Wicked Cicadas
The way to know whether the hum was them wicked cicadas or even worse them overhead power lines was to wait, Momma said. If the hum died like a breeze passing, it was them critters in the trees. Otherwise a line was like to blow and soon, like near a sneaky dusk last summer when one a the thick ones snapped and landed smack on Rudy’s car top, charring the green paint black and hot like Devil’s hell must feel at night. When the sparks was spewing, Momma wouldn’t let Rudy go near the thing until the men in the white truck arrived and the sparks stopped spewing all crazy all around onto the dried mud and rock.
Tonight, we all three of us waited and listened for the hum to die like a breeze in passing. Rudy’s car was way over by the willow now, alongside the porch. We couldn’t barely seen it from the porch cept for a shiny green butt, painted new only bout a week after the Lord had tried to take her from us. Rudy said he was sure he ain’t gonna leave his baby in the hands of the Lord no more. Momma rolled her eyeballs.
The dishwasher churned in the kitchen, covering the hum. And so tonight we listened real hard.
The cicadas killed three baby elms all by theyselves last summer, Momma said. She said it wasn’t no Dutch disease or no pesticides that did it. It was the bugs. I ain’t never seen one, but Momma showed me a picture on the computer and said they eat em in China, too. I said they must not have nothing good for foods in China if they eat them ugly things. Momma asked if I thunk a cow’s rear end was a pretty thing.
There ain’t no cows near our house no more. When Momma was young they was, she said. They was all along the north to the highway where the fence is. Momma said the highway wasn’t paved none and was just a road when the cows was round. Rudy and me was told not to play near the fence when we was younger on account of rust and nails and splinter woods. Rudy didn’t listen and he jumped over a splinter wood onto a metal rod that shoved clear through his foot and he couldn’t walk none for round a month.
Bit of fence are still out there on the parts of land that we ain’t sold because things slowed down so much in these years. Momma said it was because of the men in the cities who didn’t know how to build nothing. All they known how to do is steal things, Momma says. The dishwasher clanked stopped and we listened to the hum, which is more of a real quick drumming. A real quick thump thump thump thump on to infinity. They teached us that in science last year.
Momma said she’s saving up so I can go to a fancy school and learn how to steal things like the other men in the cities. She said there ain’t nothing worth building no more. It’s all been built and a person’s got to take what he can get now. That’s what Momma said. The hum didn’t stop and I looked over at Momma and she looked worried. She said to Rudy and me to go pack a bag each in case we need to go over to Aunt Rita’s again.
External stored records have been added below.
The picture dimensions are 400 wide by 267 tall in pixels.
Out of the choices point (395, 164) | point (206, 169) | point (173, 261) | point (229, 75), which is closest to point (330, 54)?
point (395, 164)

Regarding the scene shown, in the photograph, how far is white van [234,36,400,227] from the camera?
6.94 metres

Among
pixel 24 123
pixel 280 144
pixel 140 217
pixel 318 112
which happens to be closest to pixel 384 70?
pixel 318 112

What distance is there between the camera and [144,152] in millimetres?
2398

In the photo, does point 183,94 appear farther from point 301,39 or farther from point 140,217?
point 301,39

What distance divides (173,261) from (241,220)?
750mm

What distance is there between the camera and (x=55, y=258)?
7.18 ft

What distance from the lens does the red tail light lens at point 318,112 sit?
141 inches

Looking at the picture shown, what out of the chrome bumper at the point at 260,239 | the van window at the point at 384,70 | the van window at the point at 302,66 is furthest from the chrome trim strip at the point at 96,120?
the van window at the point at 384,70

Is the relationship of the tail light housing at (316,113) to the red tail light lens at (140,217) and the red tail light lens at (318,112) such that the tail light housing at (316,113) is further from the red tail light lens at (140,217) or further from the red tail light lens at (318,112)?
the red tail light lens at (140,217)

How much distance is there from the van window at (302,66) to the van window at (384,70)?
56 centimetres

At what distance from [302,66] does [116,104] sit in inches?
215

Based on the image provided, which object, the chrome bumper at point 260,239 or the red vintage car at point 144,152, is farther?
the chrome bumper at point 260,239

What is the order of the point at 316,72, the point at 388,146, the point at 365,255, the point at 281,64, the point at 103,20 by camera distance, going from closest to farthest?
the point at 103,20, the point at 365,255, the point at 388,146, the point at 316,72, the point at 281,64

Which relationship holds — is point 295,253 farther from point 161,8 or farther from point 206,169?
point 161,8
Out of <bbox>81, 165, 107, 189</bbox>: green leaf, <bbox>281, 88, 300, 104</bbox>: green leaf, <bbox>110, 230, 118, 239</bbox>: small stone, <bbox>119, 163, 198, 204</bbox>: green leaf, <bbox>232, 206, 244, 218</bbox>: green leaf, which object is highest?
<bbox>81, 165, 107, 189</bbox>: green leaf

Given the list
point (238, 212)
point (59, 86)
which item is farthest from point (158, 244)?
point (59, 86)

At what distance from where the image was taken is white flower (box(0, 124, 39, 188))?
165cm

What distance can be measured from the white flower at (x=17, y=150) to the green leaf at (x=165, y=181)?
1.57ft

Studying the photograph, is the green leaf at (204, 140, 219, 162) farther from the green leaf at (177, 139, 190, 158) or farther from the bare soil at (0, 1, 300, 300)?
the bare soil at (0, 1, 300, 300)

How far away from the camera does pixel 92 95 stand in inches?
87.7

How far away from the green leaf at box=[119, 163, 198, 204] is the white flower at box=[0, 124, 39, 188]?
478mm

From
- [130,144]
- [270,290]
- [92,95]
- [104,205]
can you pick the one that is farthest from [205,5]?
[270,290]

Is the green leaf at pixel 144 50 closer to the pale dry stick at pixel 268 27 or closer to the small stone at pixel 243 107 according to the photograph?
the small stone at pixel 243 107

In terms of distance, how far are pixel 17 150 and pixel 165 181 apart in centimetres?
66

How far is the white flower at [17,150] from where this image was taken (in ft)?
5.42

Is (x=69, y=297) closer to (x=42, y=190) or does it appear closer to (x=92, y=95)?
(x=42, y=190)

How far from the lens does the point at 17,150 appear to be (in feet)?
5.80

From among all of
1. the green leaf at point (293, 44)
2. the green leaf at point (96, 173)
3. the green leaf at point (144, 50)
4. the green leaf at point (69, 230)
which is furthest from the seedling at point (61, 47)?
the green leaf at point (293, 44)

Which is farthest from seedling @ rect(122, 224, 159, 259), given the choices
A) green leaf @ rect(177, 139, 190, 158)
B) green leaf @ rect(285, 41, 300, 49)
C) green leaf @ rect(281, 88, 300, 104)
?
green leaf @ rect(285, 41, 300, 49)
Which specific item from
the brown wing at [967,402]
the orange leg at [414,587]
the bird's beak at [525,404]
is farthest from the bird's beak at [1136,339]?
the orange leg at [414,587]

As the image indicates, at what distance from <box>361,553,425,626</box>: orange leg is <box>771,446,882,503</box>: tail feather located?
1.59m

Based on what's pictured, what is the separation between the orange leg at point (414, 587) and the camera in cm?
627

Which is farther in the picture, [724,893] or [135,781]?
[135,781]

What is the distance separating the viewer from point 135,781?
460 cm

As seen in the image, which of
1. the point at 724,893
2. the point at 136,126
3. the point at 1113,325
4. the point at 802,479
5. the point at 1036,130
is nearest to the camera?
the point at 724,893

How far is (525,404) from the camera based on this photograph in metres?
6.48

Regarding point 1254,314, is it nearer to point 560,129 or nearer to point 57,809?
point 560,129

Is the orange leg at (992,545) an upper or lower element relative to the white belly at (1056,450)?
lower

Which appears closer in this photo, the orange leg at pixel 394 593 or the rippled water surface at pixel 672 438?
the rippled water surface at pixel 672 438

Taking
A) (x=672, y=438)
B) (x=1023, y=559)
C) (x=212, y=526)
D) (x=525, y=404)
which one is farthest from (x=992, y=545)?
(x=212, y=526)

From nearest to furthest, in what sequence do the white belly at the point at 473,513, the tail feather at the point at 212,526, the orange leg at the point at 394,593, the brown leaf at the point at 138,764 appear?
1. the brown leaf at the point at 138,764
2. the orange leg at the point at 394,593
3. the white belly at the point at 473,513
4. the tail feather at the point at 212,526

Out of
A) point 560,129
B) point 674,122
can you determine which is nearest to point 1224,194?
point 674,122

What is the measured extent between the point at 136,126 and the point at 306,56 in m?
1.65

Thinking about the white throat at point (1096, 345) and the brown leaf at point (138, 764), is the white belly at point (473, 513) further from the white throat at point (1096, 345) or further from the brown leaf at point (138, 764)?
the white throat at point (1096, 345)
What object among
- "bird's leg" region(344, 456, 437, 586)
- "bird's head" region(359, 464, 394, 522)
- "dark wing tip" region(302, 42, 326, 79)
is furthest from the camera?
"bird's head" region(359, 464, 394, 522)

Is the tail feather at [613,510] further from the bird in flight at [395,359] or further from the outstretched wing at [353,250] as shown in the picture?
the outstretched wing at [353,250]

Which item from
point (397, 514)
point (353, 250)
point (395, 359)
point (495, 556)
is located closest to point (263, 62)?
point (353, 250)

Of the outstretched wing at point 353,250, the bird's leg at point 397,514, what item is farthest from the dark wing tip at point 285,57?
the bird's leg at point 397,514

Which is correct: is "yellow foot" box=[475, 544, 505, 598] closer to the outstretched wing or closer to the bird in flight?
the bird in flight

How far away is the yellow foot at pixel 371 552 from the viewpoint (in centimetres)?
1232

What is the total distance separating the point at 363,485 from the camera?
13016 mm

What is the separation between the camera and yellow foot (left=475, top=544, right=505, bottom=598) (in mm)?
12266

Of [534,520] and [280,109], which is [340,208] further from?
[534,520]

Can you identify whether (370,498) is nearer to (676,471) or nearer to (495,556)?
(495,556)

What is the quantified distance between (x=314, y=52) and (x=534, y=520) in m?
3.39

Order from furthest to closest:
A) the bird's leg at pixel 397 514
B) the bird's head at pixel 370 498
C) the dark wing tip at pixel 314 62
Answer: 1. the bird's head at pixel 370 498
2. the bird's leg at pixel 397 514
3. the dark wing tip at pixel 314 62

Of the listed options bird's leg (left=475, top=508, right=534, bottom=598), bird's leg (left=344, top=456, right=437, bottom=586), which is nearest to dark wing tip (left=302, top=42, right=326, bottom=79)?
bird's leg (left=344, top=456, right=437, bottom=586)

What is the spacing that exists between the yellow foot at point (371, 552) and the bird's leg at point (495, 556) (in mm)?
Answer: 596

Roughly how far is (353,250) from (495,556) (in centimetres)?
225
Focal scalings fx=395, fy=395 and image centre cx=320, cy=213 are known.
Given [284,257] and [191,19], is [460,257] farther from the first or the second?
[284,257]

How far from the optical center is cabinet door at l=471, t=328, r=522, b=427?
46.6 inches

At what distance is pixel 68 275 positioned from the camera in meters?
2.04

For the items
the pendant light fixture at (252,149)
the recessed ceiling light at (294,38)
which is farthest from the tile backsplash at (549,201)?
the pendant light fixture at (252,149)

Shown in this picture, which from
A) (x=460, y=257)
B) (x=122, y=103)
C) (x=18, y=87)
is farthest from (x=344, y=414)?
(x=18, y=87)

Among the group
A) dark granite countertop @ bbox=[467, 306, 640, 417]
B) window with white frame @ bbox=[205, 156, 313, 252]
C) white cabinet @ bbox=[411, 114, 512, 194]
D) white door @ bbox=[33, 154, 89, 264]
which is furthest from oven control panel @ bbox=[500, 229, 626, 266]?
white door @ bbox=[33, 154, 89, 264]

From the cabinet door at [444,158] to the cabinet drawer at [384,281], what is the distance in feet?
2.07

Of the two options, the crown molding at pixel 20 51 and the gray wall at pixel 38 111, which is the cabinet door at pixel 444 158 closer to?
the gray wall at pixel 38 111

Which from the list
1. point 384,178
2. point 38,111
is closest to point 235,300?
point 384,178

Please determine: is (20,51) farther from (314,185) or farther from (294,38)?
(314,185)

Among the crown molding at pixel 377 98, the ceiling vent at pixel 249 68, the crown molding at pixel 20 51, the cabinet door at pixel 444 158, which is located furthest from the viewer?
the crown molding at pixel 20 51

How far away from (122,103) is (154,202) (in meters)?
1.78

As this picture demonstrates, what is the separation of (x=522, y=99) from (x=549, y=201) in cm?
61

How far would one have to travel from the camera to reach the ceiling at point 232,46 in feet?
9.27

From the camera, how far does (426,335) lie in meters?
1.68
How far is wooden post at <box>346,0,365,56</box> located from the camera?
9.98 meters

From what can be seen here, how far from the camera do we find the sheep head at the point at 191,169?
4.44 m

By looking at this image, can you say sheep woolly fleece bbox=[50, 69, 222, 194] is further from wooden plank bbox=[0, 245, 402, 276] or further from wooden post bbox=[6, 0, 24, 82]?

Them power lines is just temporary, Momma said. She said the man in the white truck told her they gonna take down the wooden sticks that holding things up and put in real strong metal poles. That was last summer and we ain’t seen no white trucks since. Momma said when she was a girl there weren’t no running water or no power lines but they been here long as I can recall. We shouldn’t be scared of nothing cause if a line breaks it falls on the earth and the earth eats up all the power. They teached us in science this is what is disbersion. Once the power coulda got to us, it don’t matter none cause it’s so small. I went got my bag from the floor of my closet. It was still packed from last time we went over to Aunt Rita’s. Aunt Rita lives in what’s now the suburbs, Momma said. She said it used to be big land like all of this, but now’s close houses and dogs that bark and fences you can’t see over at all. I don’t know why no one would want a fence you can’t see over, but Momma says that’s what people do when they live real close because they don’t like looking each other in the eyeballs. I gone out my room with the bag. When I was back at the porch, the sky opened downward and rain drowned out the sound of the hum. Momma said that settled it and we need go to Aunt Rita’s now. Rudy always been slower than me even though he’s three and two thirds years older. He gone out of his room with no bag and Momma ask him what you doing, boy. Rudy said he going to move his car in case a storm come. He don’t want the willow crashing or dropping nothing on it. Momma said to hurry up, then. Rudy run out into the rain and the mud splashed in his footprints. The rain come down like a howl. When Rudy almost to his car, a power line thwacked and fell and Rudy blowed forward into the tree. I started to run at him, but Momma grabbed me. Momma said the whole earth was electric, disbersion or no. Rudy stayed stuck at the base of the tree. He didn’t move none. He gonna be alright, Momma said. Momma and me stood on the porch and listened to the hum a the wire and the wire yelled into the wet earth.